Composing a critique of somebody else's crappy half-baked stdlib implementation today caused me to take another look at my own crappy half-baked stdlib implementation. In part, my critique puts the memory allocation functions malloc(), free(), calloc(), and realloc() under the microscope. One of the four is easy: calloc() is really just malloc() in disguise -- the only wrinkle is to remember to call memset() afterwards, which the somebody else in question forgot :-( --, but the other three engage in an interesting dance.
The C99 standard has the following to say about malloc(0) and friends, and the text in C90 is similar:
If the size of the space requested is zero, the behavior is implementation-defined: either a null pointer is returned, or the behavior is as if the size were some nonzero value, except that the returned pointer shall not be used to access an object.
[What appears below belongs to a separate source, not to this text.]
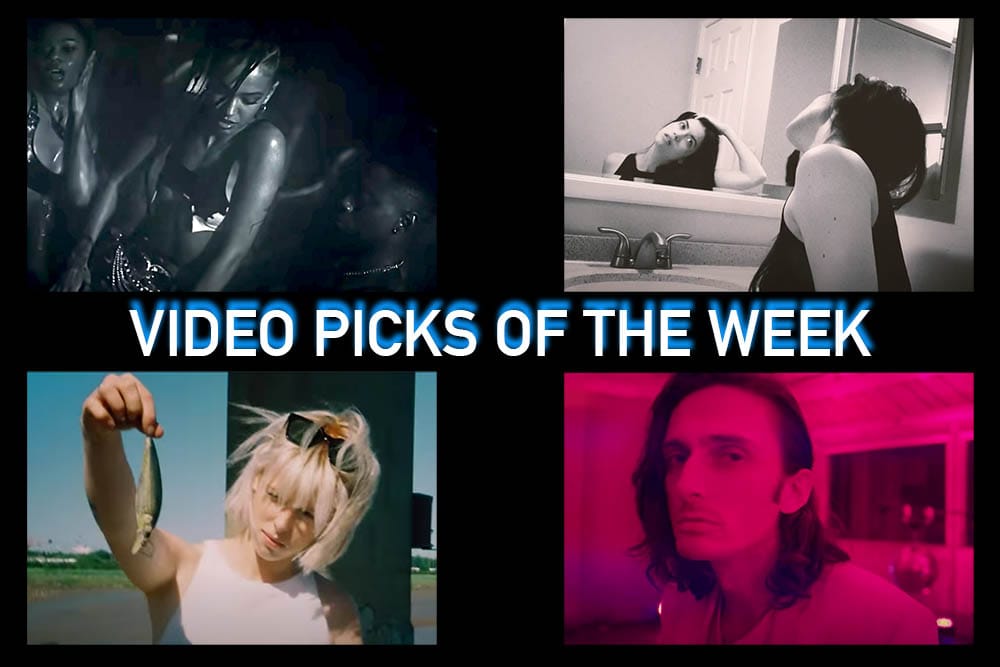 VIDEO PICKS OF THE WEEK: Alewya, Cusi Coyllur, Fenne Lily, NZCA LINES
I've always preferred the latter behaviour for malloc(): it avoids overloading the meaning of a NULL return, so, especially if your size was a variable rather than a constant, you can say "if malloc returned NULL, then abort due to out-of-memory" without having to fudge about and check that it wasn't really a returned-NULL-due-to-zero-size situation. (Of course, you could say that people who actually call malloc() with a size of zero deserve what they get!)
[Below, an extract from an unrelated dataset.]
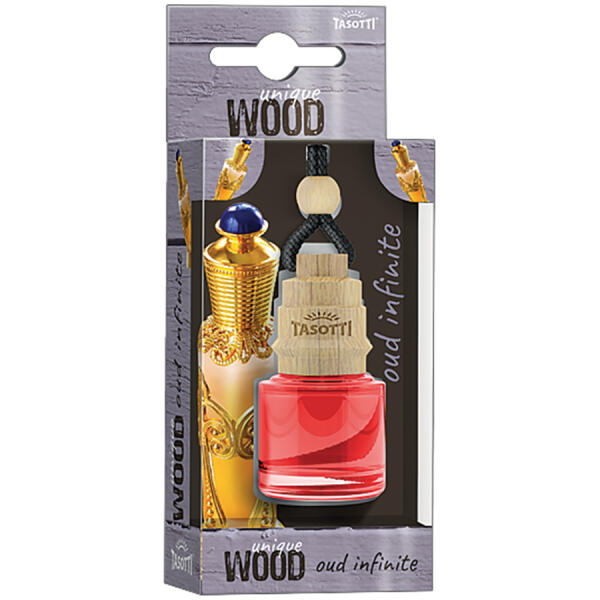 Ароматизатор для авто пробка "Unique Wood" Oud Infinite 7мл Tasotti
That (the latter) is also the behaviour required of a C++ allocation function. So if you're writing operator new() in terms of malloc(), you have to know that your malloc() has the same preference as I do, or take extra care instead of just calling malloc().
Now let's look at some of the other requirements that C90 and C99 place on these functions:
free (NULL) = ({}) realloc (NULL, n) = malloc (n) realloc (p, 0) = ({ free (p); return NULL; }) when p != NULL
The first is just saying that free(NULL) does nothing, which is, of course, very convenient -- you get to avoid some tedious checking. The other two are parts of the definition of realloc(). They are spelt out in the C90 text; the C99 text as pertains to the last one is quite different, but it can still be derived from the text.
Now, the "when p != NULL" condition on the last rule is not very pleasant: it makes for an ugly algebraic rule. Futhermore, I would contend that programmers who actually write code that's literally "realloc (p, 0)", with p variable but a constant 0, expect realloc() to Do The Right Thing even when p is NULL, just as free() does. Thus I would contend that programmers actually expect that they are using a stronger set of rules, in which the third rule holds regardless of the value of p. (In particular, this is what the Linux man page says realloc() does; yes, the man page is way stronger here than the C Standard!)
In that case, we can calculate the value of malloc(0):
malloc (0) = realloc (NULL, 0) = ({ free (NULL); return NULL; }) = NULL
So that means that the choice is really between:
- either a realloc() that Does The Right Thing for size=0
- or a malloc() that does what I've always preferred for size=0
In retrospect, this was all obvious. The specification of implementation-defined behaviour that I quoted at the beginning applies to both malloc() and realloc(). Wanting realloc(p, 0) to be useful in cleanup functions (by just freeing through p, and not also allocating some dummy "zero-sized" object that the caller will ignore and will become garbage) means that you've already made the choice: realloc() given a size of zero will return a null pointer. Either that means you've also already made the choice for malloc() too; or you've decided to make the choice differently for the two functions, which would be really ugly and I'm not even sure is allowed by the Standard.
But playing with the algebra was fun while it lasted!
(Looks like I'm going to have to put that "malloc (size? size : 1)" stuff back in my library's default C++ allocation functions.)